The event was a celebration of the decades of revolutionary research during Rutgers 250th anniversary and provided networking opportunities for agricultural stakeholders. Brad Hillman, research director for NJAES, commented, “Plant breeding has been essential to experiment stations around the U.S. in general, and especially at Rutgers. As development of new plant products takes many years to fruition, supporting these programs is a long-term investment. Many other universities have eliminated their plant breeding programs, but Rutgers stands out in the longevity and diversity of its breeding programs.”
In addition to the breeding products incorporated into the menu, other New Jersey food products served included cheese, meat, ice cream, wine, beer, and peach cider. A special batch of First Field marinara sauce made with the Rutgers 250 tomato was bottled and given as gifts to attendees, as well as cranberry plants from commercial cranberry propagators, Integrity Propagation.

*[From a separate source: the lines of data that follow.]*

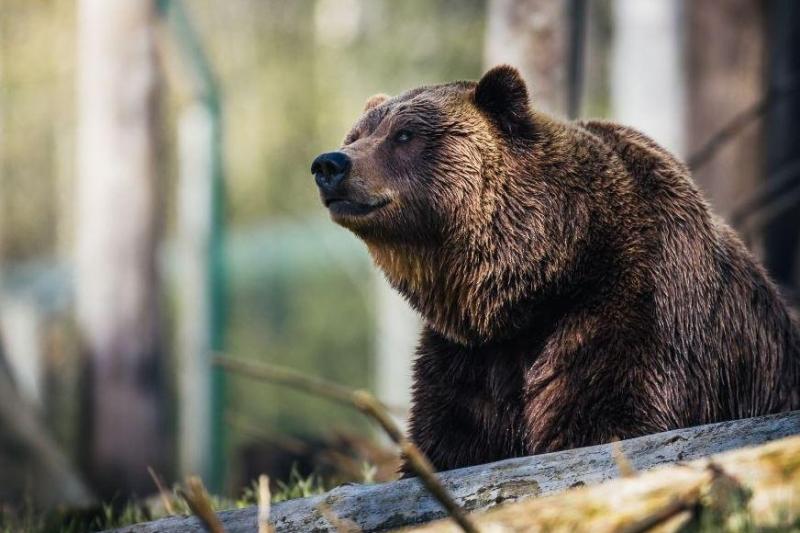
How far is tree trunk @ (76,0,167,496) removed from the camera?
1030 centimetres

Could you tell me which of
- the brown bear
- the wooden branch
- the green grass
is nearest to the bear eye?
the brown bear

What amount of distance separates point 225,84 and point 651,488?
1116 inches

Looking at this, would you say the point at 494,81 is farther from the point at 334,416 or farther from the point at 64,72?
the point at 64,72

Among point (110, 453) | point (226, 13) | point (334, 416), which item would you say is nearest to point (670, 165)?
point (110, 453)

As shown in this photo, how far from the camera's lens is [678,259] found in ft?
14.7

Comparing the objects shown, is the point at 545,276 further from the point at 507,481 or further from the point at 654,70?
the point at 654,70

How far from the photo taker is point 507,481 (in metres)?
3.63

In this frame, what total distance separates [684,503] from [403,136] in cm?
225

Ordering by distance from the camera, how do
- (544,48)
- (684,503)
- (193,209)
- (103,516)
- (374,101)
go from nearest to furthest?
(684,503)
(374,101)
(103,516)
(544,48)
(193,209)

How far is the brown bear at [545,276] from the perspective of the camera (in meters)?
4.38

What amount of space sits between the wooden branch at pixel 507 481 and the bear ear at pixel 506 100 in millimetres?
1593

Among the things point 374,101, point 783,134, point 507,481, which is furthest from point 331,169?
point 783,134

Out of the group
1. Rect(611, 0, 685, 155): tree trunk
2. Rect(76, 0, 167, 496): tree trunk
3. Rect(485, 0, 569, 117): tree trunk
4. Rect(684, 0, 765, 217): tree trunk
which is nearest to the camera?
Rect(485, 0, 569, 117): tree trunk

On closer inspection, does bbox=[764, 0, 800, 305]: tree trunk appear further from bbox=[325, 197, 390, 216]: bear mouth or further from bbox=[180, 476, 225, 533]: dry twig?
bbox=[180, 476, 225, 533]: dry twig
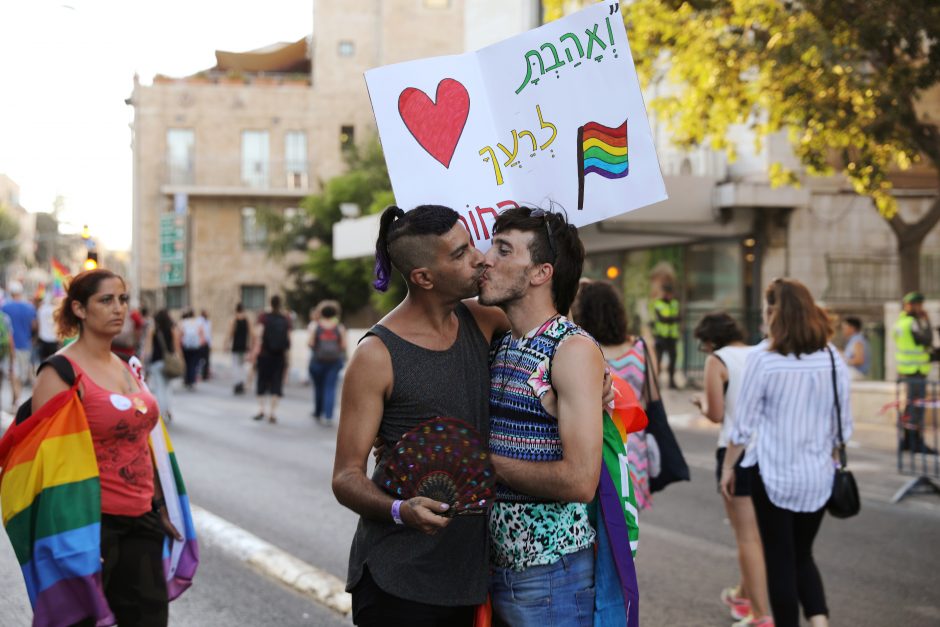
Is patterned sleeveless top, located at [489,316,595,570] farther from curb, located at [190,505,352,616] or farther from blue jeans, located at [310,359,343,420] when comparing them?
blue jeans, located at [310,359,343,420]

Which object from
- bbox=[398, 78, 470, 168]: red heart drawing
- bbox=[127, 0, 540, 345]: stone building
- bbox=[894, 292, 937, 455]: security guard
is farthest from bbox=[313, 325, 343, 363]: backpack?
bbox=[127, 0, 540, 345]: stone building

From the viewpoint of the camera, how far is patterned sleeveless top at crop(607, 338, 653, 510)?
543 cm

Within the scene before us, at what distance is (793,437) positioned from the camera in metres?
5.00

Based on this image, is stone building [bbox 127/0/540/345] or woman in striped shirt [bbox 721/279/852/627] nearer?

Sponsors for the event included several ag and food organizations, including Integrity Propagation, First Field, The Winemakers Co-Op, River Horse Brewery, Triumph Brewing Company, Rare Find Nursery, Cherry Grove Farm, Adams County Nursery, and Edible Garden Corp. Donors included Olive Creek Farms, The Bent Spoon, Circle M Farms, Atlantic Capes Fisheries, along with Rutgers Marucci Center for Cranberry and Blueberry Research, Horticultural Research Farm 1 and 3, Snyder Research and Extension Farm, and the Haskin Shellfish Research Laboratory. The food companies that participated either source their ingredients from New Jersey farms, produce their products in New Jersey, and/or worked with Rutgers Food Innovation Center to develop their products.
Anna Molinski (SEBS’14), NJAES program coordinator and organizer of the Rutgers 250 Breeding Celebration and Luncheon, was able to showcase the foods from the breeding programs by integrating the menu, breeder participation, and New Jersey food companies that work with Rutgers and New Jersey products. Molinski stated, “This event was made possible thanks to the help of our sponsors and donors. They were a pleasure to work with and we greatly appreciate their support and contribution. Based on feedback we have been receiving, the Rutgers 250 Breeding Celebration and Luncheon was very well received – the food was delicious, speakers were passionate, and the mood was cheerful. This celebration served as an opportunity to connect researchers from the many NJAES breeding programs with public interest groups in a way that has never been done before.”